This was an action for damage to 35 steel coils. The coils were manufactured in Austria and carried by barge to Antwerp where they were loaded on board the Defendant vessel and carried to Montreal. A pre-loading survey at Antwerp noted some minor rusting to the coils. The cargo was not surveyed at Montreal. It was carried from Montreal to the consignee's premises where it was put in storage. Approximately two months later, when the coils were unrolled for use, they were discovered to be in a rusted condition. They were then surveyed and the surveyor concluded that the damage was attributable to contact with water in the vessel's holds (although only one of five samples indicated salt water contamination). The Defendants argued that the Plaintiff had failed to prove the damage occurred while the cargo was in its possession. The court, however, held that the Plaintiff had proven on the balance of probabilities that the damage occurred during the voyage from Antwerp to Montreal. The court further held that the burden was therefore on the Defendants to show the damage was caused by an excepted peril and that they had exercised due diligence to make the vessel seaworthy. The Defendants failed to discharge this burden. A secondary issue in the case was whether the time charterer of the vessel was liable together with the vessel's owner. On this issue the court held that the usual role of the time charterer is to find space on a vessel. Once it has booked the space the carrier or the owner issues the bill of lading which becomes the contract of carriage. The court found no specific undertaking by the time charterer to carry the goods and therefore the case against it was dismissed.
^^^^^^^^
Tasks to perform:
- a) Name every geographic place mentioned in the steel coils case summary.
- b) Write a continuation of the steel coils case summary, starting after its final sentence.
^^^^^^^^
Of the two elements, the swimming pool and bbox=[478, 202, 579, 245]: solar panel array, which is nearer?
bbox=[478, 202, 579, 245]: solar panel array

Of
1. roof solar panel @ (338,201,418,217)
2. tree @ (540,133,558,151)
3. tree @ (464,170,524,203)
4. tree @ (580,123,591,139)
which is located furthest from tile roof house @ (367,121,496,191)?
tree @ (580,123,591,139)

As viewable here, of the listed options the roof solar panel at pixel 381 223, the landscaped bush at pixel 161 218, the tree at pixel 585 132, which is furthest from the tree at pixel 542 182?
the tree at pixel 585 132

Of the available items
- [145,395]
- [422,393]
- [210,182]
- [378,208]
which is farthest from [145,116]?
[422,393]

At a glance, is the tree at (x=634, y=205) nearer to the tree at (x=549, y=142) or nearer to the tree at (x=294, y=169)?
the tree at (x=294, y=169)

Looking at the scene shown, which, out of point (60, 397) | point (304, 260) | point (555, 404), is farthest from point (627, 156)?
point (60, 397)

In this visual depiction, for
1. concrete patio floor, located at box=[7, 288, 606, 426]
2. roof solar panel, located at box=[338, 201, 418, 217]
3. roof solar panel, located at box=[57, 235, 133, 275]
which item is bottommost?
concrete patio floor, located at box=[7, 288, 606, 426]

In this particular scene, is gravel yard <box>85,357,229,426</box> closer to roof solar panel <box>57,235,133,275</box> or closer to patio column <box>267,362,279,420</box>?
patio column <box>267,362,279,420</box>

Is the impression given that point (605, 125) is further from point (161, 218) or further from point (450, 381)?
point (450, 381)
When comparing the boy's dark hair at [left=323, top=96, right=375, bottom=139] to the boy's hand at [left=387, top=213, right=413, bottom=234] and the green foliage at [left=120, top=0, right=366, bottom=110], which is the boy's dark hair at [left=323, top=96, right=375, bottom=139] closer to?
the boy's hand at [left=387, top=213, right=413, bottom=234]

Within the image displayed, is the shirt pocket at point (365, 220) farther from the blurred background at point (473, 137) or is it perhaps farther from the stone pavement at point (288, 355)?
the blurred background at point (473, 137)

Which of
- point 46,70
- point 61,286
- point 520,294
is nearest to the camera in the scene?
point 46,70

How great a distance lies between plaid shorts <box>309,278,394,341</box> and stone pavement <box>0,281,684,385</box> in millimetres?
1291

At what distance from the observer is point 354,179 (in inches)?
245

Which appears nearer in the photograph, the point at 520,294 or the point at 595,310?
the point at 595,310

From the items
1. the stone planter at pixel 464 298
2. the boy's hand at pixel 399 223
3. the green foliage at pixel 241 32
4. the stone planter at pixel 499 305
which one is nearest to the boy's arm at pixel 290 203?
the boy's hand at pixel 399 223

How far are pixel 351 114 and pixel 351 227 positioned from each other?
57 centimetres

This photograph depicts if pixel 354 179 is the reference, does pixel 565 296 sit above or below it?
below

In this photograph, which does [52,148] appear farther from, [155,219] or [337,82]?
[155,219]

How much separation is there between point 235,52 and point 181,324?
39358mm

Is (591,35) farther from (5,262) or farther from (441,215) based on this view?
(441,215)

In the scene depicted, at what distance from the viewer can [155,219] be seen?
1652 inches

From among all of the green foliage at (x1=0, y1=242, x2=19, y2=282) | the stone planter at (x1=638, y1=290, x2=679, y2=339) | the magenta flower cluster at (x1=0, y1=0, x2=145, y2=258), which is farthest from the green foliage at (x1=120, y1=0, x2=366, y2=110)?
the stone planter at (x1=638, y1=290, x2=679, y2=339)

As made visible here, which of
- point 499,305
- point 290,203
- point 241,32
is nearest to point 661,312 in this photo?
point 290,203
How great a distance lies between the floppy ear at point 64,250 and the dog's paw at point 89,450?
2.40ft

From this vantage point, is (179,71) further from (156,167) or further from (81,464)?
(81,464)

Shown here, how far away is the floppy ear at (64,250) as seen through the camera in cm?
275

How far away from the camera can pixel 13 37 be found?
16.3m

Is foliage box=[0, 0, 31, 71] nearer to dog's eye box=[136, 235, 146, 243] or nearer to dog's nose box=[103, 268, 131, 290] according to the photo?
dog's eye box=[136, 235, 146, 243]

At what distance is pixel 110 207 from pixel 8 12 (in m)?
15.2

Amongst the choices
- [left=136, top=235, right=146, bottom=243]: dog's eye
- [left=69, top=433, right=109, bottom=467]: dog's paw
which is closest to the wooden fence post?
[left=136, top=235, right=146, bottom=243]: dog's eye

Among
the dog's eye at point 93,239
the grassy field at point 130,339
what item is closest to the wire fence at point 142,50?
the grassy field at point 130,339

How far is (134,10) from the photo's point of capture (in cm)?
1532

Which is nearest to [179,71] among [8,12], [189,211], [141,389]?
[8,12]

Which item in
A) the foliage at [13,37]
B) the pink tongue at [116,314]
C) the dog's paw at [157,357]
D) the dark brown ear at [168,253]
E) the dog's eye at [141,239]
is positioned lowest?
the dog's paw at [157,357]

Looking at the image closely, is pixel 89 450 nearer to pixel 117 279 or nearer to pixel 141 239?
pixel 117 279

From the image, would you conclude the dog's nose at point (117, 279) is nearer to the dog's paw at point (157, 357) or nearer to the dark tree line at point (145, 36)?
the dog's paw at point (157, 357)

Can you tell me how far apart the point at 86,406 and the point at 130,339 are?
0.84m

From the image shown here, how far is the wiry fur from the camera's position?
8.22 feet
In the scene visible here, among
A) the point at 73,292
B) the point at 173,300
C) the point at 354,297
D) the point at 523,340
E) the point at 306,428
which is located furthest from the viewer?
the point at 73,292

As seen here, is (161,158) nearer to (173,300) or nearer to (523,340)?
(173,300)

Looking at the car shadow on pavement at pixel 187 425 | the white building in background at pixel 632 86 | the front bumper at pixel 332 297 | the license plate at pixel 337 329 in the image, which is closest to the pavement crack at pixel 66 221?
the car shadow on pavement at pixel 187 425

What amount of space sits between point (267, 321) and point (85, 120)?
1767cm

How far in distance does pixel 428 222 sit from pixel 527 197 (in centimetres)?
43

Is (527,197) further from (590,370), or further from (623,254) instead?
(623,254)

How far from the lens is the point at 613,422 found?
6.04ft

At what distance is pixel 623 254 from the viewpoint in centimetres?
^^^^^^^^
Outputs:
- a) Austria, Antwerp, Montreal

- b)
Deck Cargo Exclusion Clauses

Canadian Pacific Forest Products Limited et al. v. The "Beltimber" et al.,  [1999] 4 FC 320

This was an appeal from a decision of the Trial Division. The case involved the loss of a part cargo of lumber carried on deck from Canada to Europe. The bills of lading were claused "on deck at shipper's risk" and clause 8 of the bill of lading was a "liberty" clause which specifically allowed the carrier to stow goods on deck. It provided that: "Goods stowed on deck shall be at all times and in every respect at the risk of the shipper/consignees. The carrier shall in no circumstances whatsoever be under any liability for loss of or damage to deck cargo, howsoever the same may be caused...". The Plaintiff argued, inter alia, that this clause did not protect the carrier as it did not include an express reference to negligence. The trial judge agreed with the Plaintiff and further noted that the express references to negligence in the "Both to Blame" and "Transshipment" clauses of the bill of lading implied negligence was not excluded in clause 8. On appeal, the Federal Court of Appeal agreed with the Trial Judge that negligence was not excluded. The Federal Court of Appeal held that the liability of a carrier of goods by sea is not confined to acts of negligence. Such a carrier is liable for failing to deliver the goods safely and for breach of the implied warranty of seaworthiness as well as for negligence. Because of the existence of these other heads of liability, the failure to include an express reference to negligence in the exclusion clause was fatal. The Federal Court of Appeal expressly distinguished the case of Mackay v Scott Packing and Warehousing Co., [1996] 2 F.C. 36 (C.A.) in which a similarly worded clause was held sufficient to exclude liability for negligence. In doing so, the court noted that the Defendants in the Mackay case were freight forwarders who did not have the common law liabilities of a carrier by sea.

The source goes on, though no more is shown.